Russell published his three-volume Autobiography in 1967, 1968, and 1969, dedicating the publication to Edith with a hand-written poem:
Through the long years
I sought peace.
I found ecstasy, I found anguish
I found madness,
I found loneliness.
I found the solitary pain
that gnaws the heart,
But peace I did not find.

Now, old and near my end,
I have known you,
And, knowing you,
I have found both ecstasy and peace.
I know rest,
After so many lonely years.
I know what life and love may be.
And if I sleep,
I sleep fulfilled.

Bertrand Russell died in Wales in 1970 at the age of 97, and according to Hazelton and Abbott:

Edith continued on in Place Penrhyn, working to raise money and stimulate interest in the Foundations.
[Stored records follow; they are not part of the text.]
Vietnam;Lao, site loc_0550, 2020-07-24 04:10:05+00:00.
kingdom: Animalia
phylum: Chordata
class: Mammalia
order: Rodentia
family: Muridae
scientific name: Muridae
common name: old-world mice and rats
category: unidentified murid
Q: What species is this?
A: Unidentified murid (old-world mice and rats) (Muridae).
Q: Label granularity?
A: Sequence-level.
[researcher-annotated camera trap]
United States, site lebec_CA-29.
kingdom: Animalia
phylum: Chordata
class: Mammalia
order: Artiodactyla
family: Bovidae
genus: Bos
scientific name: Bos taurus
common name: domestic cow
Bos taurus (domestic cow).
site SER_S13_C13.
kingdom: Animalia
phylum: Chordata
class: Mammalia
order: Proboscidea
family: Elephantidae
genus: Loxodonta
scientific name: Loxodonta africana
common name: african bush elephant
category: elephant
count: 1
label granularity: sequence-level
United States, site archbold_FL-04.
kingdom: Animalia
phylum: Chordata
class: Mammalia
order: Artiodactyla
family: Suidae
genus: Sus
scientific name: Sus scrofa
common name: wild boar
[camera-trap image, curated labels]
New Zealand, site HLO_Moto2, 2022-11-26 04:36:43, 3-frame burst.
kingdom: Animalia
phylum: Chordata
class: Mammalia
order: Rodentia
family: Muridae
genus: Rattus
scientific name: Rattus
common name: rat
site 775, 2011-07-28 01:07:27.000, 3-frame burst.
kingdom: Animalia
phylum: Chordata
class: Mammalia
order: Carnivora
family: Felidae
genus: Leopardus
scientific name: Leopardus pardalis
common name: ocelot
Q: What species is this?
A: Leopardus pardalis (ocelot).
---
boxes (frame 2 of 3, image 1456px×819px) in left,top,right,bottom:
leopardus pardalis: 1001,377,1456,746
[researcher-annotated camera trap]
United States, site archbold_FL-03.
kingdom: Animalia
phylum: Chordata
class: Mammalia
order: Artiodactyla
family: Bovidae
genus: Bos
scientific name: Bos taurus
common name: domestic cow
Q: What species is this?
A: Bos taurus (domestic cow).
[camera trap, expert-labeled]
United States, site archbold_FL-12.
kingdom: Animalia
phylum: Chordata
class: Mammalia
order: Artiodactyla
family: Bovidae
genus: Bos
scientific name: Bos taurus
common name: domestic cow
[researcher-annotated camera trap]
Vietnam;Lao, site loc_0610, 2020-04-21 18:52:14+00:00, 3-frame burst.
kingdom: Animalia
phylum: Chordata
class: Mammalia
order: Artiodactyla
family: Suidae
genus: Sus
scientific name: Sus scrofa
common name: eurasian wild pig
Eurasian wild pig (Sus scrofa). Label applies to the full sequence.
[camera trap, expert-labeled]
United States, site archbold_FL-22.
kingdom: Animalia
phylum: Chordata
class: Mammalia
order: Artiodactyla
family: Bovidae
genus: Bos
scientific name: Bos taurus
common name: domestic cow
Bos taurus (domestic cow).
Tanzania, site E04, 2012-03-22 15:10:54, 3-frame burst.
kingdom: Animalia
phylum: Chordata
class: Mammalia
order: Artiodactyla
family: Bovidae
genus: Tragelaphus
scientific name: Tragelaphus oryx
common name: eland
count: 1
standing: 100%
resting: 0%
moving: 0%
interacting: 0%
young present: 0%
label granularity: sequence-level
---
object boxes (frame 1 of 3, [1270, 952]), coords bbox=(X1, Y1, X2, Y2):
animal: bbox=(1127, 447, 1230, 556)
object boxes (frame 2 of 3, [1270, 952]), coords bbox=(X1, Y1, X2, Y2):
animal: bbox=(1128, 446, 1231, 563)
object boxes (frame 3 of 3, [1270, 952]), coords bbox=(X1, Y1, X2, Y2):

Many friends and admirers of her husband, many students, made their way to that rather remote corner of Wales. We remember Edith’s saying rather ruefully that she had to learn to book in order to offer proper hospitality to these pilgrims. The household staff, never numerous, dwindled gradually. Replacements were non-existent. In the last years Edith did not even have a part-time gardener.

Edith herself died on January 1, 1978 in Bangor, Wales at the age of 77.